[Short web captions]
•••••

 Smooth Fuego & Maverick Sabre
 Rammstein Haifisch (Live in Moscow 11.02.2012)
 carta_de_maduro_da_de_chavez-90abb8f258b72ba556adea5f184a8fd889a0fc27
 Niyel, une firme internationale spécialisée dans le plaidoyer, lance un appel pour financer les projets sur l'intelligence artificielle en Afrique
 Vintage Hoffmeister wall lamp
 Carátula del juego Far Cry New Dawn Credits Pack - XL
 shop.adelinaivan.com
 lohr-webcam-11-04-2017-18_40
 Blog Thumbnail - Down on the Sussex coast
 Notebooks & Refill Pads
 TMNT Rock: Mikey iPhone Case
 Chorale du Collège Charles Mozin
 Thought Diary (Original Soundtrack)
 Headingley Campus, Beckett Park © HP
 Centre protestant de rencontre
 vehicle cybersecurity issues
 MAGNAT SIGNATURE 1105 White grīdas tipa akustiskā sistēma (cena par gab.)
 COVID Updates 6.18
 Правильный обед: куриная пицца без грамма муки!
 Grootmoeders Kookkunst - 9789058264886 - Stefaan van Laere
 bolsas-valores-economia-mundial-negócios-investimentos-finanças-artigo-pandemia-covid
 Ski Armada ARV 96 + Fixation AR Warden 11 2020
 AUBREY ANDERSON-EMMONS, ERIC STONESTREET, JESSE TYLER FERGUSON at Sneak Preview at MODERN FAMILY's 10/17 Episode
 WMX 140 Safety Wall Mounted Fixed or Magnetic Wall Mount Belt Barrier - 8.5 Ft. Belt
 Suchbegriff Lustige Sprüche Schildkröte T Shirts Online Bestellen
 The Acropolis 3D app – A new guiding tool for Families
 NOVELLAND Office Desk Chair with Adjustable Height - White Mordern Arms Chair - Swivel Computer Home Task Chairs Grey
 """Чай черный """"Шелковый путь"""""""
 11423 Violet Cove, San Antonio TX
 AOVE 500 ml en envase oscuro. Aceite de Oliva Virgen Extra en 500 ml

•••••

• WHAT YOU NEED TO DO
Please repeat the entries above exactly as they read.

• OUTPUT
 Smooth Fuego & Maverick Sabre
 Rammstein Haifisch (Live in Moscow 11.02.2012)
 carta_de_maduro_da_de_chavez-90abb8f258b72ba556adea5f184a8fd889a0fc27
 Niyel, une firme internationale spécialisée dans le plaidoyer, lance un appel pour financer les projets sur l'intelligence artificielle en Afrique
 Vintage Hoffmeister wall lamp
 Carátula del juego Far Cry New Dawn Credits Pack - XL
 shop.adelinaivan.com
 lohr-webcam-11-04-2017-18_40
 Blog Thumbnail - Down on the Sussex coast
 Notebooks & Refill Pads
 TMNT Rock: Mikey iPhone Case
 Chorale du Collège Charles Mozin
 Thought Diary (Original Soundtrack)
 Headingley Campus, Beckett Park © HP
 Centre protestant de rencontre
 vehicle cybersecurity issues
 MAGNAT SIGNATURE 1105 White grīdas tipa akustiskā sistēma (cena par gab.)
 COVID Updates 6.18
 Правильный обед: куриная пицца без грамма муки!
 Grootmoeders Kookkunst - 9789058264886 - Stefaan van Laere
 bolsas-valores-economia-mundial-negócios-investimentos-finanças-artigo-pandemia-covid
 Ski Armada ARV 96 + Fixation AR Warden 11 2020
 AUBREY ANDERSON-EMMONS, ERIC STONESTREET, JESSE TYLER FERGUSON at Sneak Preview at MODERN FAMILY's 10/17 Episode
 WMX 140 Safety Wall Mounted Fixed or Magnetic Wall Mount Belt Barrier - 8.5 Ft. Belt
 Suchbegriff Lustige Sprüche Schildkröte T Shirts Online Bestellen
 The Acropolis 3D app – A new guiding tool for Families
 NOVELLAND Office Desk Chair with Adjustable Height - White Mordern Arms Chair - Swivel Computer Home Task Chairs Grey
 """Чай черный """"Шелковый путь"""""""
 11423 Violet Cove, San Antonio TX
 AOVE 500 ml en envase oscuro. Aceite de Oliva Virgen Extra en 500 ml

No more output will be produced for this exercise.